#### What you are asked to do:
Copy each entry as written.

#### Records provided:
+++++

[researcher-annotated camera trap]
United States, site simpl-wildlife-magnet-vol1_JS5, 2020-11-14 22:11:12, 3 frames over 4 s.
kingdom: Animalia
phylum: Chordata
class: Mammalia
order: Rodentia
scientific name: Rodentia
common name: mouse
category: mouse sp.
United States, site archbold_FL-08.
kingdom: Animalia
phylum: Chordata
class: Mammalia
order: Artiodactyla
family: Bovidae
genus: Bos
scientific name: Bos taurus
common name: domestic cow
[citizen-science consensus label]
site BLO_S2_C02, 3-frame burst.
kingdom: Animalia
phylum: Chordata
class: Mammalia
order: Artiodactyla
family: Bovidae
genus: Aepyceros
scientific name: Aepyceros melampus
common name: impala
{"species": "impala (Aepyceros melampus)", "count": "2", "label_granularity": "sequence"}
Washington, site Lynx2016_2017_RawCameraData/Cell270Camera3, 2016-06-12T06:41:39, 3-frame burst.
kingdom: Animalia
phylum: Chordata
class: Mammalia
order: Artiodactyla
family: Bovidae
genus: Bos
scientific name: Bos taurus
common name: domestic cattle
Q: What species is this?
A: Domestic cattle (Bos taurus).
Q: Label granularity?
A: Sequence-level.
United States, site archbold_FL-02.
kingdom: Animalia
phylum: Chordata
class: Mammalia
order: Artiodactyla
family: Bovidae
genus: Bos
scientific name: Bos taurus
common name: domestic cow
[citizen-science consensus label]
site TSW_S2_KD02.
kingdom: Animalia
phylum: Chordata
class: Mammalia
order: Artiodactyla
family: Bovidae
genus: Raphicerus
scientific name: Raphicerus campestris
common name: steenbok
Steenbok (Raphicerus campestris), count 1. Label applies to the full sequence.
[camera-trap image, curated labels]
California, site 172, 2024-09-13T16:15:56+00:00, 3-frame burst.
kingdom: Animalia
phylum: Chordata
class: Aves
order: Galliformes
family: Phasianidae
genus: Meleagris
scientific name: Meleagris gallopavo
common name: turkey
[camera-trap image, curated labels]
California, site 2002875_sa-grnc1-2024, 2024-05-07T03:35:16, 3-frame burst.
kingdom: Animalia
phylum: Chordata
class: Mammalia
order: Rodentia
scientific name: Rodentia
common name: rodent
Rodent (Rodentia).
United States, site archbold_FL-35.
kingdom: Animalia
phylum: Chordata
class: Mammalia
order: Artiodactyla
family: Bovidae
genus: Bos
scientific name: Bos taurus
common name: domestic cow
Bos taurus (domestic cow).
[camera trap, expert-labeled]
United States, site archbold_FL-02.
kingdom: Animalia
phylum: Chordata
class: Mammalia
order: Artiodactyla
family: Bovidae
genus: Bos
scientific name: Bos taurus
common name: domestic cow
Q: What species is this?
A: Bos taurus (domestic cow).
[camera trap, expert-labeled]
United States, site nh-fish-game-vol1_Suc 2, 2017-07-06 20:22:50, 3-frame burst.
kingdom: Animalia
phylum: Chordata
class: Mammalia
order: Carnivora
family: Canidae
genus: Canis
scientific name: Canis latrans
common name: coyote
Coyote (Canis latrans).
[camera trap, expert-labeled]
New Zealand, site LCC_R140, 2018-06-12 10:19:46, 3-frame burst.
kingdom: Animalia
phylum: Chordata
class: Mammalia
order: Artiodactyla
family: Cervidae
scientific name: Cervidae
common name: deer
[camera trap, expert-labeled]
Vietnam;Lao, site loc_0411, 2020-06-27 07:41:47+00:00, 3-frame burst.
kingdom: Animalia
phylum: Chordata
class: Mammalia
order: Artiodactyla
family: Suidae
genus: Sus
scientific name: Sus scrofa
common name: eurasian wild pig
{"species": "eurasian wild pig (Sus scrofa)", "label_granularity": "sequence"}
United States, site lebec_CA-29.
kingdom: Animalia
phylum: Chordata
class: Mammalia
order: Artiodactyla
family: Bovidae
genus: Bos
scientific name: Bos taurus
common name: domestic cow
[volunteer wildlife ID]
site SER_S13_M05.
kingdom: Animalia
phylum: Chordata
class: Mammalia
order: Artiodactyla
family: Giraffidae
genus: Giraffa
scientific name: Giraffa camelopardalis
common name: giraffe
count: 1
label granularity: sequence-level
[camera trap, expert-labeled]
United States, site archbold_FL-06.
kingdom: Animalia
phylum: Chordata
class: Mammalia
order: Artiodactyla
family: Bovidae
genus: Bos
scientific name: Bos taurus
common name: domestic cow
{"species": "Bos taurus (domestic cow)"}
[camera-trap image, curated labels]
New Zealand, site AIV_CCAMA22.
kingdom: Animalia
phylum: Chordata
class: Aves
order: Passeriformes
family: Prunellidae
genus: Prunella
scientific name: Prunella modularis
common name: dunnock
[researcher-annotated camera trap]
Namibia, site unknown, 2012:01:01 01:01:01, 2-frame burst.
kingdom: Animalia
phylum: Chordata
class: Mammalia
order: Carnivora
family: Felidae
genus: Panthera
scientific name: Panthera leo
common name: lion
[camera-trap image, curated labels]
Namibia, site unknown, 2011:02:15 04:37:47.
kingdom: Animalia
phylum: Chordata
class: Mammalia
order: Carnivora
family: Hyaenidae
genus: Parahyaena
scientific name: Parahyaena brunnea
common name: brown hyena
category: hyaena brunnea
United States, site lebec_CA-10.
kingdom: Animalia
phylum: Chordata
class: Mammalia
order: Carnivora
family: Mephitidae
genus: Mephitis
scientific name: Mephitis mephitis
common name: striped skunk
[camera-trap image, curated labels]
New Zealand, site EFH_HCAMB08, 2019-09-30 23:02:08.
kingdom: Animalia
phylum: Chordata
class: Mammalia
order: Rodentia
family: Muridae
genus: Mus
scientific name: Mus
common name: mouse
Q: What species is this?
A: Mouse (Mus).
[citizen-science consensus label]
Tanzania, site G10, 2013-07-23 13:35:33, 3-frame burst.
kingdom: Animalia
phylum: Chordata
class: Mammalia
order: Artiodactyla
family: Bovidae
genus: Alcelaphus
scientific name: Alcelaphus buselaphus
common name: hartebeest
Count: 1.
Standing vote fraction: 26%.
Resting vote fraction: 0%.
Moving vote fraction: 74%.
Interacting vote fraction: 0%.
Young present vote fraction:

+++++

#### Solved problem:
[researcher-annotated camera trap]
United States, site simpl-wildlife-magnet-vol1_JS5, 2020-11-14 22:11:12, 3 frames over 4 s.
kingdom: Animalia
phylum: Chordata
class: Mammalia
order: Rodentia
scientific name: Rodentia
common name: mouse
category: mouse sp.
United States, site archbold_FL-08.
kingdom: Animalia
phylum: Chordata
class: Mammalia
order: Artiodactyla
family: Bovidae
genus: Bos
scientific name: Bos taurus
common name: domestic cow
[citizen-science consensus label]
site BLO_S2_C02, 3-frame burst.
kingdom: Animalia
phylum: Chordata
class: Mammalia
order: Artiodactyla
family: Bovidae
genus: Aepyceros
scientific name: Aepyceros melampus
common name: impala
{"species": "impala (Aepyceros melampus)", "count": "2", "label_granularity": "sequence"}
Washington, site Lynx2016_2017_RawCameraData/Cell270Camera3, 2016-06-12T06:41:39, 3-frame burst.
kingdom: Animalia
phylum: Chordata
class: Mammalia
order: Artiodactyla
family: Bovidae
genus: Bos
scientific name: Bos taurus
common name: domestic cattle
Q: What species is this?
A: Domestic cattle (Bos taurus).
Q: Label granularity?
A: Sequence-level.
United States, site archbold_FL-02.
kingdom: Animalia
phylum: Chordata
class: Mammalia
order: Artiodactyla
family: Bovidae
genus: Bos
scientific name: Bos taurus
common name: domestic cow
[citizen-science consensus label]
site TSW_S2_KD02.
kingdom: Animalia
phylum: Chordata
class: Mammalia
order: Artiodactyla
family: Bovidae
genus: Raphicerus
scientific name: Raphicerus campestris
common name: steenbok
Steenbok (Raphicerus campestris), count 1. Label applies to the full sequence.
[camera-trap image, curated labels]
California, site 172, 2024-09-13T16:15:56+00:00, 3-frame burst.
kingdom: Animalia
phylum: Chordata
class: Aves
order: Galliformes
family: Phasianidae
genus: Meleagris
scientific name: Meleagris gallopavo
common name: turkey
[camera-trap image, curated labels]
California, site 2002875_sa-grnc1-2024, 2024-05-07T03:35:16, 3-frame burst.
kingdom: Animalia
phylum: Chordata
class: Mammalia
order: Rodentia
scientific name: Rodentia
common name: rodent
Rodent (Rodentia).
United States, site archbold_FL-35.
kingdom: Animalia
phylum: Chordata
class: Mammalia
order: Artiodactyla
family: Bovidae
genus: Bos
scientific name: Bos taurus
common name: domestic cow
Bos taurus (domestic cow).
[camera trap, expert-labeled]
United States, site archbold_FL-02.
kingdom: Animalia
phylum: Chordata
class: Mammalia
order: Artiodactyla
family: Bovidae
genus: Bos
scientific name: Bos taurus
common name: domestic cow
Q: What species is this?
A: Bos taurus (domestic cow).
[camera trap, expert-labeled]
United States, site nh-fish-game-vol1_Suc 2, 2017-07-06 20:22:50, 3-frame burst.
kingdom: Animalia
phylum: Chordata
class: Mammalia
order: Carnivora
family: Canidae
genus: Canis
scientific name: Canis latrans
common name: coyote
Coyote (Canis latrans).
[camera trap, expert-labeled]
New Zealand, site LCC_R140, 2018-06-12 10:19:46, 3-frame burst.
kingdom: Animalia
phylum: Chordata
class: Mammalia
order: Artiodactyla
family: Cervidae
scientific name: Cervidae
common name: deer
[camera trap, expert-labeled]
Vietnam;Lao, site loc_0411, 2020-06-27 07:41:47+00:00, 3-frame burst.
kingdom: Animalia
phylum: Chordata
class: Mammalia
order: Artiodactyla
family: Suidae
genus: Sus
scientific name: Sus scrofa
common name: eurasian wild pig
{"species": "eurasian wild pig (Sus scrofa)", "label_granularity": "sequence"}
United States, site lebec_CA-29.
kingdom: Animalia
phylum: Chordata
class: Mammalia
order: Artiodactyla
family: Bovidae
genus: Bos
scientific name: Bos taurus
common name: domestic cow
[volunteer wildlife ID]
site SER_S13_M05.
kingdom: Animalia
phylum: Chordata
class: Mammalia
order: Artiodactyla
family: Giraffidae
genus: Giraffa
scientific name: Giraffa camelopardalis
common name: giraffe
count: 1
label granularity: sequence-level
[camera trap, expert-labeled]
United States, site archbold_FL-06.
kingdom: Animalia
phylum: Chordata
class: Mammalia
order: Artiodactyla
family: Bovidae
genus: Bos
scientific name: Bos taurus
common name: domestic cow
{"species": "Bos taurus (domestic cow)"}
[camera-trap image, curated labels]
New Zealand, site AIV_CCAMA22.
kingdom: Animalia
phylum: Chordata
class: Aves
order: Passeriformes
family: Prunellidae
genus: Prunella
scientific name: Prunella modularis
common name: dunnock
[researcher-annotated camera trap]
Namibia, site unknown, 2012:01:01 01:01:01, 2-frame burst.
kingdom: Animalia
phylum: Chordata
class: Mammalia
order: Carnivora
family: Felidae
genus: Panthera
scientific name: Panthera leo
common name: lion
[camera-trap image, curated labels]
Namibia, site unknown, 2011:02:15 04:37:47.
kingdom: Animalia
phylum: Chordata
class: Mammalia
order: Carnivora
family: Hyaenidae
genus: Parahyaena
scientific name: Parahyaena brunnea
common name: brown hyena
category: hyaena brunnea
United States, site lebec_CA-10.
kingdom: Animalia
phylum: Chordata
class: Mammalia
order: Carnivora
family: Mephitidae
genus: Mephitis
scientific name: Mephitis mephitis
common name: striped skunk
[camera-trap image, curated labels]
New Zealand, site EFH_HCAMB08, 2019-09-30 23:02:08.
kingdom: Animalia
phylum: Chordata
class: Mammalia
order: Rodentia
family: Muridae
genus: Mus
scientific name: Mus
common name: mouse
Q: What species is this?
A: Mouse (Mus).
[citizen-science consensus label]
Tanzania, site G10, 2013-07-23 13:35:33, 3-frame burst.
kingdom: Animalia
phylum: Chordata
class: Mammalia
order: Artiodactyla
family: Bovidae
genus: Alcelaphus
scientific name: Alcelaphus buselaphus
common name: hartebeest
Count: 1.
Standing vote fraction: 26%.
Resting vote fraction: 0%.
Moving vote fraction: 74%.
Interacting vote fraction: 0%.
Young present vote fraction:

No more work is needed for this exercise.